Çalışmamızın başında belirtildiği üzere, 11 Eylül 2001 tarihi öncesinde terörizmin finansmanı konusu FATF’nin gündeminde bulunmamaktaydı. Ancak 11 Eylül saldırısı sonrasında 15 Avrupa Birliği üyesi ülke, FATF yetki alanının terörizmin finansmanını da kapsayacak şekilde genişletilmesi çağrısında bulunmuş, benzer şekilde G7 Maliye Bakanları da FATF’ye terörün finansmanı konusunda özel tavsiyeler oluşturmak için AB ülkeleri ile benzer çağrıda bulunmuşlardır. Bunun üzerine FATF tarafından 40 Tavsiyeye ilaveten “Özel Tavsiye” (Special Recommendation) kararları alınmıştır. Bugün itibariyle özel tavsiye sayısı 9 olup, uygulamada tüm tavsiyeler için 40+9 Tavsiye ifadesi kullanılmaktadır[13].

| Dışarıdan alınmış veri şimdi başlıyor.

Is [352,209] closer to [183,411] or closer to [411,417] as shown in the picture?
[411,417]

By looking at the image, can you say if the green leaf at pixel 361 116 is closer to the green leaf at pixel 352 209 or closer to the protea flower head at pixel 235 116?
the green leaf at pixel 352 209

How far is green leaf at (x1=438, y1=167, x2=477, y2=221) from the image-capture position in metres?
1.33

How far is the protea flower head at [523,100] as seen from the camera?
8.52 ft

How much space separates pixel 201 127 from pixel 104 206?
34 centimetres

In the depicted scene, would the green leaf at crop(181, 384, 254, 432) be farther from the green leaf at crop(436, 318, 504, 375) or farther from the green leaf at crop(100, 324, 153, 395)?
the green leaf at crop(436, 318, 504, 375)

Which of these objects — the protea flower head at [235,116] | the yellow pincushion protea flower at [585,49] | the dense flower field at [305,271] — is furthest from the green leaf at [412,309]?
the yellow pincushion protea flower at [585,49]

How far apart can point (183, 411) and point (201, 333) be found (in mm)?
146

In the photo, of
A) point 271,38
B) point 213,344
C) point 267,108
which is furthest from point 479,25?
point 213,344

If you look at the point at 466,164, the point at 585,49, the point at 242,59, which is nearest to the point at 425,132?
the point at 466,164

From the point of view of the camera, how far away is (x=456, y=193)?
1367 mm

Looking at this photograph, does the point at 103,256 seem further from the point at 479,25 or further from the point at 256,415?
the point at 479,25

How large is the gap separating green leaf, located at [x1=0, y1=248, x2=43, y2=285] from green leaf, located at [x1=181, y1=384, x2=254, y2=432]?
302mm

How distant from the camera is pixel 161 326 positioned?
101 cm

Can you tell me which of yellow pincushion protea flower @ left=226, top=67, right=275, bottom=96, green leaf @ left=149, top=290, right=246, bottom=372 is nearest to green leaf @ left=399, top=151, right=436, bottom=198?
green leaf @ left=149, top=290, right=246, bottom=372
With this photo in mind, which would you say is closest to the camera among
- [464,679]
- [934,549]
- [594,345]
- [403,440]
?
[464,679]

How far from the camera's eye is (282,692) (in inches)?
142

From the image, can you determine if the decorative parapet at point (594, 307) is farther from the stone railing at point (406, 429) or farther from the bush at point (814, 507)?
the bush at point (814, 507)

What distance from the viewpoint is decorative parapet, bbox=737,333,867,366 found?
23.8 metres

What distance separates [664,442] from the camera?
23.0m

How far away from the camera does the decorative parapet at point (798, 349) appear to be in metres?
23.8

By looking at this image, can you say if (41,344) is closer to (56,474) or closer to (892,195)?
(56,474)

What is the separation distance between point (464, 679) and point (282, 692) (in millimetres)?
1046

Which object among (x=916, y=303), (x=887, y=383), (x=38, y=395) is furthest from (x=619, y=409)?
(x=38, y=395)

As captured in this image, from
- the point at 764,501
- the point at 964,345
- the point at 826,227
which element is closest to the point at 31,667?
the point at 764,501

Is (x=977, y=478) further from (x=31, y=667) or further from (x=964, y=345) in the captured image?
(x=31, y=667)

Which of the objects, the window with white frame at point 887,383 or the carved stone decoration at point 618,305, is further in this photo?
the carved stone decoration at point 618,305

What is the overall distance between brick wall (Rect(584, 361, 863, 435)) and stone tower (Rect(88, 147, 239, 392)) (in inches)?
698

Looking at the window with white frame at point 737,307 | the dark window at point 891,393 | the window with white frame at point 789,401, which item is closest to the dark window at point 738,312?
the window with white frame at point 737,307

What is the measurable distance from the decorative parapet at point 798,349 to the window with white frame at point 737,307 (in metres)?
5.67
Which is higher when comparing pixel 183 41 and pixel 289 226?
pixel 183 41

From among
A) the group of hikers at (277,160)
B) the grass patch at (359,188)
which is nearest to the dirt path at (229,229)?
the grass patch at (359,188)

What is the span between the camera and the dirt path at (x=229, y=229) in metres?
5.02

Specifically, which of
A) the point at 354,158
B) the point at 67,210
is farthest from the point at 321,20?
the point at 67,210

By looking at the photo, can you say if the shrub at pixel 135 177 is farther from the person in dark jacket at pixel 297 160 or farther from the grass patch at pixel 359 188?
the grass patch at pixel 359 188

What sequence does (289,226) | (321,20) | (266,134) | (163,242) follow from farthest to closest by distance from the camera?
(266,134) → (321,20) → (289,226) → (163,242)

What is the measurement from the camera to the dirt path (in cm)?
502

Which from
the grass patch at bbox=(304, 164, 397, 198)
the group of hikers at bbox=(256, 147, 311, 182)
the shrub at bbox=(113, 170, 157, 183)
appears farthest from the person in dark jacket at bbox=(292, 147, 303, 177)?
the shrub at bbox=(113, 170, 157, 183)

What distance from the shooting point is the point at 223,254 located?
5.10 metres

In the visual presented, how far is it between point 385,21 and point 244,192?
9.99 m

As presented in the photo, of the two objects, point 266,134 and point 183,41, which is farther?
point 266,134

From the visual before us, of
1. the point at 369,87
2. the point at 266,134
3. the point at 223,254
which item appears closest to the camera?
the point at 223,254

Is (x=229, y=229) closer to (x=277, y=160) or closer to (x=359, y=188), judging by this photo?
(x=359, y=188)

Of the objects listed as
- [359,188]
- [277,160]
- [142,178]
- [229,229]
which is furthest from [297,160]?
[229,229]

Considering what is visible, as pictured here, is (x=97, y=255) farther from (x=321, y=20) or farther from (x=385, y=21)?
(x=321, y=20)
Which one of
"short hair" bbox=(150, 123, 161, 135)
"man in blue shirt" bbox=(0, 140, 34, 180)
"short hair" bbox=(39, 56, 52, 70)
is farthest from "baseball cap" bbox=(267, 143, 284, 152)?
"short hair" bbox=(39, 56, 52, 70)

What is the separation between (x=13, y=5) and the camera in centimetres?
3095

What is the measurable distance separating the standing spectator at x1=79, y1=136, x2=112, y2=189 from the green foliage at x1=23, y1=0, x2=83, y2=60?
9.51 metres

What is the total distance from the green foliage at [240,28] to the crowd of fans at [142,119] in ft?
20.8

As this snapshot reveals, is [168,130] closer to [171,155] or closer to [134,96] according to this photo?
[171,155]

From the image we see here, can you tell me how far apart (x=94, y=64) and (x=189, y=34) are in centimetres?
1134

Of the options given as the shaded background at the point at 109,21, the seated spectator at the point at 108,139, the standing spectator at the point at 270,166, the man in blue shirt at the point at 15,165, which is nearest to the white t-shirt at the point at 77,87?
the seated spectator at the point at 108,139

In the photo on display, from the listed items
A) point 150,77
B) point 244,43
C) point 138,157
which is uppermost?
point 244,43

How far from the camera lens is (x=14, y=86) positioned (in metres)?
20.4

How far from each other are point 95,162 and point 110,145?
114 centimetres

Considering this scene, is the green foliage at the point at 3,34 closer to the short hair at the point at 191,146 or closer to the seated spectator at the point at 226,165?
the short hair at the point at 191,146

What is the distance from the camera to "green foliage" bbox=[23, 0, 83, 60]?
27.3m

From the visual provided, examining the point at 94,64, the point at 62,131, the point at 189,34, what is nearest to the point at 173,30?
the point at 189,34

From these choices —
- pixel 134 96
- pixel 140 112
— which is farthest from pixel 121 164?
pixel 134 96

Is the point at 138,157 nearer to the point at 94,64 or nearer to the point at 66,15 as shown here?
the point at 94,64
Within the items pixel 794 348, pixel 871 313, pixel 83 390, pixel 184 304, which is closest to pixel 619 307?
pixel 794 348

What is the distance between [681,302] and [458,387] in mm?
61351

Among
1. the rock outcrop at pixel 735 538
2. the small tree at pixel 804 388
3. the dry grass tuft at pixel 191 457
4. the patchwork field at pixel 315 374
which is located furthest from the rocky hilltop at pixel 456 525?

Tavsiye kararlarıyla birlikte FATF, suç gelirlerin aklanması ve terörün finansmanı konusunda standart koyucu bir organ haline gelmiş; takip eden yıllarda 40+9 Tavsiye ile FATF metodolojisi gerek FATF üyesi ülkeler gerek ise FSRBs, IMF ve Dünya Bankası tarafından aklama ve terörün finansmanı ile mücadele konusunda temel referans ve değerlendirme aracı olarak dikkate alınmaya başlanmıştır. Bunun bir yansıması olarak ülkelerin mevzuatları, önleyici tedbirleri ve uluslararası iş birliği biçimleri FATF tavsiyeleri ve metodolojisine göre şekillenmiştir[14].

B. FATF’nin 40 Tavsiyesi

FATF’nin 40 Tavsiyesi 7 ana başlık altında sıralanmıştır. Söz konusu 7 ana başlık sırasıyla:

  A. Kara Para Aklama ve Terörün Finansmanı ile Mücadele Politikaları ve Koordinasyon
  B. Kara Para Aklama ve Müsadere
  C. Terörün Finansmanı ve Kitle İmha Silahlarının Yayılmasının Finansmanı
  D. Önleyici Tedbirler
  E. Tüzel Kişilerde ve Yasal Oluşumlarda Şeffaflık ve Gerçek Faydalanıcılık
  F. Yetkili Makamların Yetki ve Sorumlulukları ve Diğer Kurumsal Tedbirler
  G. Uluslararası İş Birliği’dir.

Yukarıdaki 7 ana başlık altında düzenlenen FATF’nin 40 Tavsiyesi ise aşağıdaki gibidir[15].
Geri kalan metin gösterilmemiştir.